Enhancing In-Memory Spatial Indexing with Learned Search

Spatial data is ubiquitous. Massive amounts of data are generated every day from a plethora of sources such as billions of GPS-enabled devices (e.g., cell phones, cars, and sensors), consumer-based applications (e.g., Uber and Strava), and social media platforms (e.g., location-tagged posts on Facebook, Twitter, and Instagram). This exponential growth in spatial data has led the research community to build systems and applications for efficient spatial data processing. In this study, we apply a recently developed machine-learned search technique for single-dimensional sorted data to spatial indexing. Specifically, we partition spatial data using six traditional spatial partitioning techniques and employ machine-learned search within each partition to support point, range, distance, and spatial join queries. Adhering to the latest research trends, we tune the partitioning techniques to be instance-optimized. By tuning each partitioning technique for optimal performance, we demonstrate that: (i) grid-based index structures outperform tree-based index structures (from 1.23$\times$ to 2.47$\times$), (ii) learning-enhanced variants of commonly used spatial index structures outperform their original counterparts (from 1.44$\times$ to 53.34$\times$ faster), (iii) machine-learned search within a partition is faster than binary search by 11.79% - 39.51% when filtering on one dimension, (iv) the benefit of machine-learned search diminishes in the presence of other compute-intensive operations (e.g. scan costs in higher selectivity queries, Haversine distance computation, and point-in-polygon tests), and (v) index lookup is the bottleneck for tree-based structures, which could potentially be reduced by linearizing the indexed partitions.

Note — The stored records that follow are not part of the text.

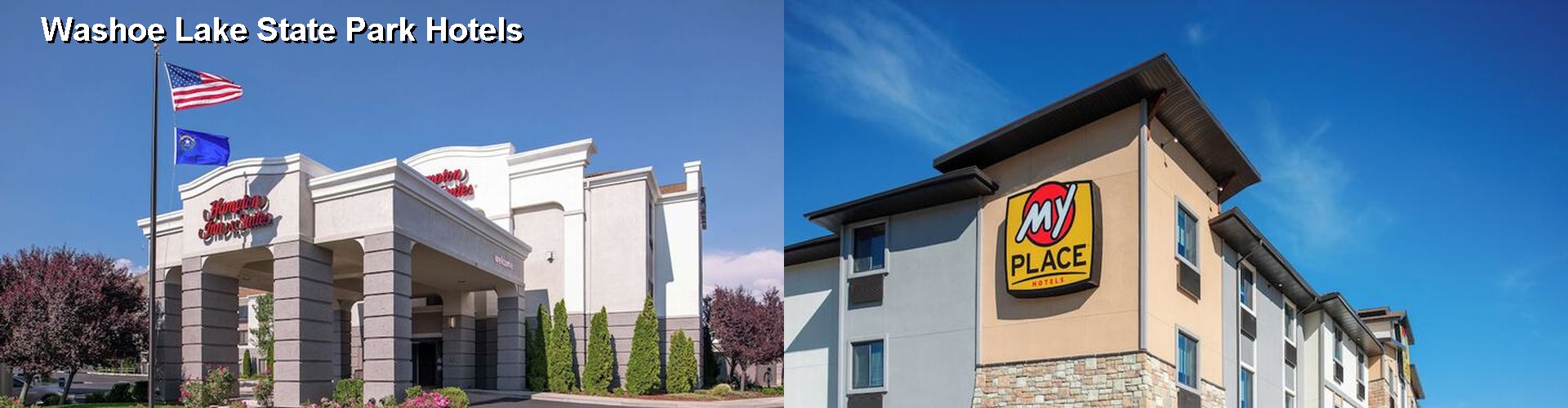 5 Best Hotels near Washoe Lake State Park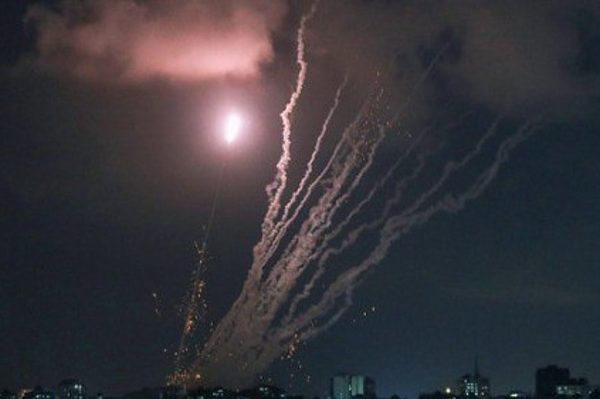 Η «Ισλαμική Αντίσταση στο Ιράκ» εκτοξεύει πυραύλους εναντίον του Τελ Αβίβ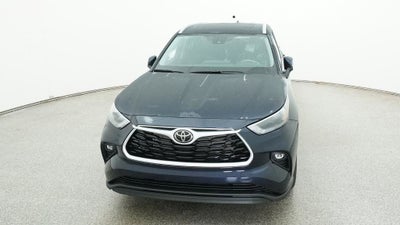 2026 Toyota Highlander XLE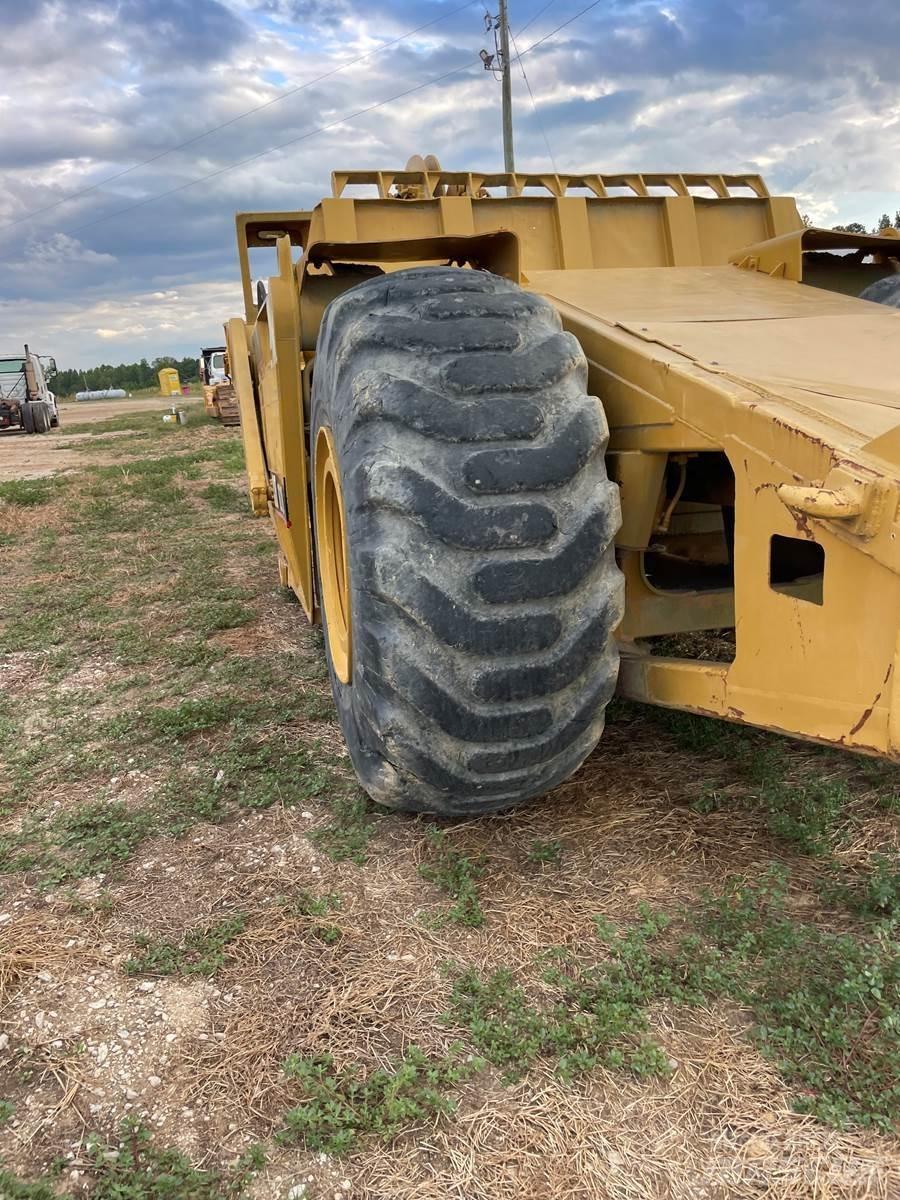 CAT 621B Frezos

翻译：空间数据无处不在。每天来自众多来源（如数十亿GPS设备，例如手机、汽车和传感器；基于消费者的应用，例如Uber和Strava；以及社交媒体平台，例如Facebook、Twitter和Instagram上带有位置标记的帖子）都会产生海量数据。空间数据的指数级增长促使研究界构建用于高效空间数据处理的系统和应用。在本研究中，我们将一种近期发展的、针对一维排序数据的机器学习搜索技术应用于空间索引。具体来说，我们使用六种传统的空间划分技术对空间数据进行划分，并在每个划分内采用机器学习搜索来支持点查询、范围查询、距离查询和空间连接查询。遵循最新研究趋势，我们调整划分技术以实现实例优化。通过调整每种划分技术以获得最佳性能，我们证明：（i）基于网格的索引结构性能优于基于树的索引结构（提升1.23倍至2.47倍），（ii）常用空间索引结构的学习增强变体性能优于其原始对应结构（速度提升1.44倍至53.34倍），（iii）在单维过滤时，划分内的机器学习搜索速度比二分搜索快11.79% - 39.51%，（iv）在存在其他计算密集型操作（例如，高选择性查询中的扫描开销、Haversine距离计算以及多边形内点测试）时，机器学习搜索的优势会减弱，以及（v）索引查找是基于树的结构的瓶颈，这可以通过对索引分区进行线性化来潜在降低。